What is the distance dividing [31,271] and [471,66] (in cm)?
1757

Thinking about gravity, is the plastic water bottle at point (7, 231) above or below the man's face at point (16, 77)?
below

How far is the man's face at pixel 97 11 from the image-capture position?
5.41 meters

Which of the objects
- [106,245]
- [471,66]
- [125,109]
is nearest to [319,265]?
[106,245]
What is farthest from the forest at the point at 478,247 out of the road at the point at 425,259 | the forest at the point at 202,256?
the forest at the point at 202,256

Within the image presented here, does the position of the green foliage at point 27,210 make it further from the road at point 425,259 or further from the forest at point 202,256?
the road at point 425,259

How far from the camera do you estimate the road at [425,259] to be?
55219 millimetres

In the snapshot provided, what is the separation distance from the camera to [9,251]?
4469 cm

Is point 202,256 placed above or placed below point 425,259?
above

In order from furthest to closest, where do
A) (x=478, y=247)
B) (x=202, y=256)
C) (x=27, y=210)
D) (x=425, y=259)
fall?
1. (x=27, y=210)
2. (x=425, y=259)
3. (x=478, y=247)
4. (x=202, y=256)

──────────────────────────────

Every record above must be duplicated exactly.

__The answer__:
What is the distance dividing [31,271] and [471,66] (in cm)?
1757

Thinking about gravity, is the plastic water bottle at point (7, 231) above or below the man's face at point (16, 77)?
below

How far is the man's face at pixel 97 11 from the image-capture position?
5.41 meters

Which of the objects
- [106,245]
- [471,66]
- [125,109]
is nearest to [319,265]?
[106,245]
What is farthest from the forest at the point at 478,247 out of the road at the point at 425,259 | the forest at the point at 202,256?
the forest at the point at 202,256

Within the image presented here, does the position of the green foliage at point 27,210 make it further from the road at point 425,259 or further from the forest at point 202,256?
the road at point 425,259

How far from the camera do you estimate the road at [425,259] to be?
55219 millimetres

In the snapshot provided, what is the separation distance from the camera to [9,251]?
4469 cm

Is point 202,256 placed above or placed below point 425,259?
above

In order from furthest to closest, where do
A) (x=478, y=247)
B) (x=202, y=256)
C) (x=27, y=210)
D) (x=425, y=259)
fall?
1. (x=27, y=210)
2. (x=425, y=259)
3. (x=478, y=247)
4. (x=202, y=256)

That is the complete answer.